The Federal Government has reportedly concluded arrangements to be supplying up to 400,000 barrels of crude oil daily to Dangote refinery through the earlier sealed Naira-for-crude-pact between the management of the refinery and the government.
A report from Bloomberg indicated that the supply would span over the next two months, thereby making the government to a total of 24 million barrels from October to November 2024.
Analysts believe that the latest move by the government will significantly impact operations at the refinery and transform the domestic oil landscape.
As the Naira-for-crude deal commences, Bloomberg News predicts that Dangote’s increasing reliance on domestic crude may lead to a decline in Nigeria’s crude exports, potentially disrupting the Atlantic oil market.
With a capacity of 650,000 barrels per day—the largest in Africa and Europe—the refinery will require 13 to 14 shipments, drawing from Nigeria’s usual monthly output of around 50.
Analyst Ronan Hodgson from FGE predicts that the West African crude market will experience “substantial tightening” in the fourth quarter, potentially driving Nigerian exports below 1 million barrels a day.
While some shipments may encounter delays (with October allocations already including two cargoes pushed back from September), the planned volumes are a significant increase from the average of 255,000 barrels per day that Dangote processed in the first half of the year as it ramped up operations.

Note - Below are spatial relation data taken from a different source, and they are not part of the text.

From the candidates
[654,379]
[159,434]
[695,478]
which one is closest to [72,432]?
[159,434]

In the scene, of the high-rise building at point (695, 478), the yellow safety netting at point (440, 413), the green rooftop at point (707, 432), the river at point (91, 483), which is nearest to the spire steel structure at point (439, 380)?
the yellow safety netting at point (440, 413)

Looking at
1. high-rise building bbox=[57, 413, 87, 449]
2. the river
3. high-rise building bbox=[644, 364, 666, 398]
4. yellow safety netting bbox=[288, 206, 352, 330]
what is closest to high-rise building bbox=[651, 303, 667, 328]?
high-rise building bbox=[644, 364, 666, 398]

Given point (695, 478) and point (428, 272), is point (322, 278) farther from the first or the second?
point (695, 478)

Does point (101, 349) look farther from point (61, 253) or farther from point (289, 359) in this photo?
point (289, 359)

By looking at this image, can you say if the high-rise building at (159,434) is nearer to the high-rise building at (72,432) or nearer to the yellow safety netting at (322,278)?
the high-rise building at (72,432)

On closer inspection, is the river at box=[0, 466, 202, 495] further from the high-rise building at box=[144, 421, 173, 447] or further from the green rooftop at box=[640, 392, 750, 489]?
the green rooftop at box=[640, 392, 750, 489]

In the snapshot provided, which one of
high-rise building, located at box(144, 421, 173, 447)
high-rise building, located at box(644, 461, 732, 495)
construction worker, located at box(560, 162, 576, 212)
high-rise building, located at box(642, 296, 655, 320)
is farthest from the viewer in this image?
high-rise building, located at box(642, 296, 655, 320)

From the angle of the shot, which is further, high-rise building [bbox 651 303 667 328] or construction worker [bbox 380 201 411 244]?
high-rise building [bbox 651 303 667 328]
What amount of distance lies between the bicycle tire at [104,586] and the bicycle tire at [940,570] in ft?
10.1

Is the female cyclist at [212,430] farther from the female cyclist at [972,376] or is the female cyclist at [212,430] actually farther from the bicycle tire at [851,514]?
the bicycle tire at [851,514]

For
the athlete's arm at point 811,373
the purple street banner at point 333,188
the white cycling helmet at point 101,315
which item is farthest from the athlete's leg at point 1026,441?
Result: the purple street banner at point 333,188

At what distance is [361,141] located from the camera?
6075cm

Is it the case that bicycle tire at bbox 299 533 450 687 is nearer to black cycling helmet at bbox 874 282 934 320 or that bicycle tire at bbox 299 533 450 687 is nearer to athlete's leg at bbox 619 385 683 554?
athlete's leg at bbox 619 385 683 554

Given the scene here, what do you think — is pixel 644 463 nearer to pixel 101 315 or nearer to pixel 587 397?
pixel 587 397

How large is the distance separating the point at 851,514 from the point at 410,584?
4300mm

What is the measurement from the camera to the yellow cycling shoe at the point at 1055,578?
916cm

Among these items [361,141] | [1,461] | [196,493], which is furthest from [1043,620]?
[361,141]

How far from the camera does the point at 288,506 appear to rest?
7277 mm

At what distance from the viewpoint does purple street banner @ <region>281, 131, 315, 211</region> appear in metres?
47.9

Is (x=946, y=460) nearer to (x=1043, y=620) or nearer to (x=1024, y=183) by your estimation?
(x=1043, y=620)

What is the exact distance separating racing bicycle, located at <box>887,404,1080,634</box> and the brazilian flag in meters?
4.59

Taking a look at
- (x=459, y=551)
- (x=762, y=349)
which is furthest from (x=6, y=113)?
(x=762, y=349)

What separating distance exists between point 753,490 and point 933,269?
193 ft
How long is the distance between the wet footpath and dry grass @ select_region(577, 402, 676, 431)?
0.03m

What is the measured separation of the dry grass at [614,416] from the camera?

Currently operating at 60-70% capacity, Dangote is expected to reach full capacity within months, according to Vartika Shukla, Chairman of Engineers India Ltd.
Additionally, Dangote has been scaling back its imports of US crude, having previously relied heavily on WTI Midland, now shifting its purchasing strategy.
Last month, the Nigerian National Petroleum Company Limited (NNPCL) agreed to supply crude to Dangote in exchange for being the exclusive distributor of the refinery’s gasoline production. If this ramp-up continues, Nigeria may finally achieve its long-standing objective of reducing expensive oil product imports.
“If the refinery runs at higher rates, the West African market for gasoline and diesel imports will shrink extremely quickly,” FGE’s Hodgson said.
It would be recalled that the Minister of Finance and Coordinating Minister of the Economy, Mr Wale Edun, in a statement at the weekend disclosed that in line with the Federal Executive Council (FEC) directive, the sale of crude oil and refined petroleum products in naira officially kicked off on October 1, 2024.
The minister said: “Following a meeting of the Implementation Committee, Chaired by the Minister of Finance and Coordinating Minister of the Economy to conduct a post-commencement review of the Crude Oil and Refined Products Sales in Naira initiative, the commencement of this strategic initiative was affirmed by key stakeholders”.
Edun expressed optimism that the initiative would positively impact on the nation’s economy, fostering growth, stability, and self-sufficiency, especially as the country continues to navigate the complexities of global markets.